Data records:
****************************************

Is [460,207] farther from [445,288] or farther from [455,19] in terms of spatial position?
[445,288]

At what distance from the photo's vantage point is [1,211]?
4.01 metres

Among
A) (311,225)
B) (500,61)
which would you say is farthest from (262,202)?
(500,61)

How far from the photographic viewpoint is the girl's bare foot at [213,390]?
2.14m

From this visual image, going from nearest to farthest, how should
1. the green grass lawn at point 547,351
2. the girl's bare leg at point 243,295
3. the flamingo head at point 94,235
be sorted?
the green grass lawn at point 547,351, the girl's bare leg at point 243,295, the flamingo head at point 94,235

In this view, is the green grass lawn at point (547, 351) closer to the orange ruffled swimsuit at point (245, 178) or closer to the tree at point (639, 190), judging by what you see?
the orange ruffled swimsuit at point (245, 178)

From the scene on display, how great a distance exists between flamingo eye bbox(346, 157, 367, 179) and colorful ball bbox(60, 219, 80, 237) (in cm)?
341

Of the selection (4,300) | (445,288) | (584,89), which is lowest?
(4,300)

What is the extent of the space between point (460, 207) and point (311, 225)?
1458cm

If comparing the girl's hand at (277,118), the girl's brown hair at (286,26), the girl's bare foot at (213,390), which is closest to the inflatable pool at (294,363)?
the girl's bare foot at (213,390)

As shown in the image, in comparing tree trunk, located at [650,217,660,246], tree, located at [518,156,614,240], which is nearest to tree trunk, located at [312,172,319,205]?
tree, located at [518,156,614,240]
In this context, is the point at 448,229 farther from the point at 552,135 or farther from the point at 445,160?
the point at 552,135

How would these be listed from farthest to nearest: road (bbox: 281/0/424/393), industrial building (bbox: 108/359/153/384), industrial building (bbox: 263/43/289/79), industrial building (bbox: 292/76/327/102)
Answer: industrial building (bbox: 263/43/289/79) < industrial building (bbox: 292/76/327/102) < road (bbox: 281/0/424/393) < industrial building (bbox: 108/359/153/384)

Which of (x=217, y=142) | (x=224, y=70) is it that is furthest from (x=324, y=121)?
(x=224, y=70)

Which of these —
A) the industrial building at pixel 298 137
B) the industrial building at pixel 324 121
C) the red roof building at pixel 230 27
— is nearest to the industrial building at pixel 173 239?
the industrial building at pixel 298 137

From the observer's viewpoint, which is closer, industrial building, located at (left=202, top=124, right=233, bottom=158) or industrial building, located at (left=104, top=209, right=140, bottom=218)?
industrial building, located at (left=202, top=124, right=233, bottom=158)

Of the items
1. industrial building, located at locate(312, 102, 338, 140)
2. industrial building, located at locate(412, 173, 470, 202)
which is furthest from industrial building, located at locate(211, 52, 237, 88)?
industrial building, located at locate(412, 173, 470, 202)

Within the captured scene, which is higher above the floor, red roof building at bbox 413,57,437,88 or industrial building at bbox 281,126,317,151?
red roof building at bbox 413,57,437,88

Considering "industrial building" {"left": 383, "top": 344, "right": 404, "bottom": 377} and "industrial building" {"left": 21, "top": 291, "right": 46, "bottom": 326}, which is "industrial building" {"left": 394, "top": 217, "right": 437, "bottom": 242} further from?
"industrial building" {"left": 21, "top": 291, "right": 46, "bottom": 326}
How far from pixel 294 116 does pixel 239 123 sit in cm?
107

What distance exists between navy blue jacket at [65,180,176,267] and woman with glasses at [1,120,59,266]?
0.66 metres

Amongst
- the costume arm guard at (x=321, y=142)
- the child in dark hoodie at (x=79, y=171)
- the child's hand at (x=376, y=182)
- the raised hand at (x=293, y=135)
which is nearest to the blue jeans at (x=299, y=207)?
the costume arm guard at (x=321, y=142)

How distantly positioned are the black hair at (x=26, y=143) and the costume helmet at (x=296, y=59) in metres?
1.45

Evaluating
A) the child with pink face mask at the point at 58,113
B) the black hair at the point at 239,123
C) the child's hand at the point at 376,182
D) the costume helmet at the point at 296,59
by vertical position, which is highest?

****************************************

■ **AIM OF THE TASK**
Reproduce the full listing above verbatim, from its first line to its last.

■ **WRITTEN SOLUTION**
Is [460,207] farther from [445,288] or farther from [455,19] in terms of spatial position?
[445,288]

At what distance from the photo's vantage point is [1,211]?
4.01 metres

Among
A) (311,225)
B) (500,61)
which would you say is farthest from (262,202)?
(500,61)

How far from the photographic viewpoint is the girl's bare foot at [213,390]?
2.14m

From this visual image, going from nearest to farthest, how should
1. the green grass lawn at point 547,351
2. the girl's bare leg at point 243,295
3. the flamingo head at point 94,235
be sorted?
the green grass lawn at point 547,351, the girl's bare leg at point 243,295, the flamingo head at point 94,235

In this view, is the green grass lawn at point (547, 351) closer to the orange ruffled swimsuit at point (245, 178) or closer to the tree at point (639, 190), judging by what you see?
the orange ruffled swimsuit at point (245, 178)

From the scene on display, how great a distance exists between flamingo eye bbox(346, 157, 367, 179) and colorful ball bbox(60, 219, 80, 237) (in cm)?
341

Of the selection (4,300) | (445,288) | (584,89), which is lowest?
(4,300)

What is the extent of the space between point (460, 207) and point (311, 225)?
1458cm

If comparing the girl's hand at (277,118), the girl's brown hair at (286,26), the girl's bare foot at (213,390), which is closest to the inflatable pool at (294,363)?
the girl's bare foot at (213,390)

As shown in the image, in comparing tree trunk, located at [650,217,660,246], tree, located at [518,156,614,240], which is nearest to tree trunk, located at [312,172,319,205]?
tree, located at [518,156,614,240]
In this context, is the point at 448,229 farther from the point at 552,135 or farther from the point at 445,160?
the point at 552,135

How would these be listed from farthest to nearest: road (bbox: 281/0/424/393), industrial building (bbox: 108/359/153/384), industrial building (bbox: 263/43/289/79), industrial building (bbox: 292/76/327/102)
Answer: industrial building (bbox: 263/43/289/79) < industrial building (bbox: 292/76/327/102) < road (bbox: 281/0/424/393) < industrial building (bbox: 108/359/153/384)

Which of (x=217, y=142) | (x=224, y=70) is it that is furthest from (x=324, y=121)?
(x=224, y=70)

Which of these —
A) the industrial building at pixel 298 137
B) the industrial building at pixel 324 121
C) the red roof building at pixel 230 27
— is nearest to the industrial building at pixel 173 239?
the industrial building at pixel 298 137

From the observer's viewpoint, which is closer, industrial building, located at (left=202, top=124, right=233, bottom=158) or industrial building, located at (left=104, top=209, right=140, bottom=218)?
industrial building, located at (left=202, top=124, right=233, bottom=158)

Of the items
1. industrial building, located at locate(312, 102, 338, 140)
2. industrial building, located at locate(412, 173, 470, 202)
which is furthest from industrial building, located at locate(211, 52, 237, 88)?
industrial building, located at locate(412, 173, 470, 202)

Within the captured scene, which is higher above the floor, red roof building at bbox 413,57,437,88 or industrial building at bbox 281,126,317,151?
red roof building at bbox 413,57,437,88

Considering "industrial building" {"left": 383, "top": 344, "right": 404, "bottom": 377} and "industrial building" {"left": 21, "top": 291, "right": 46, "bottom": 326}, which is "industrial building" {"left": 394, "top": 217, "right": 437, "bottom": 242} further from?
"industrial building" {"left": 21, "top": 291, "right": 46, "bottom": 326}
How far from pixel 294 116 does pixel 239 123 sit in cm?
107

What distance exists between navy blue jacket at [65,180,176,267] and woman with glasses at [1,120,59,266]?
0.66 metres

Amongst
- the costume arm guard at (x=321, y=142)
- the child in dark hoodie at (x=79, y=171)
- the child's hand at (x=376, y=182)
- the raised hand at (x=293, y=135)
which is nearest to the blue jeans at (x=299, y=207)?
the costume arm guard at (x=321, y=142)

How distantly positioned are the black hair at (x=26, y=143) and the costume helmet at (x=296, y=59) in metres?
1.45

Evaluating
A) the child with pink face mask at the point at 58,113
B) the black hair at the point at 239,123
C) the child's hand at the point at 376,182
D) the costume helmet at the point at 296,59
by vertical position, which is highest?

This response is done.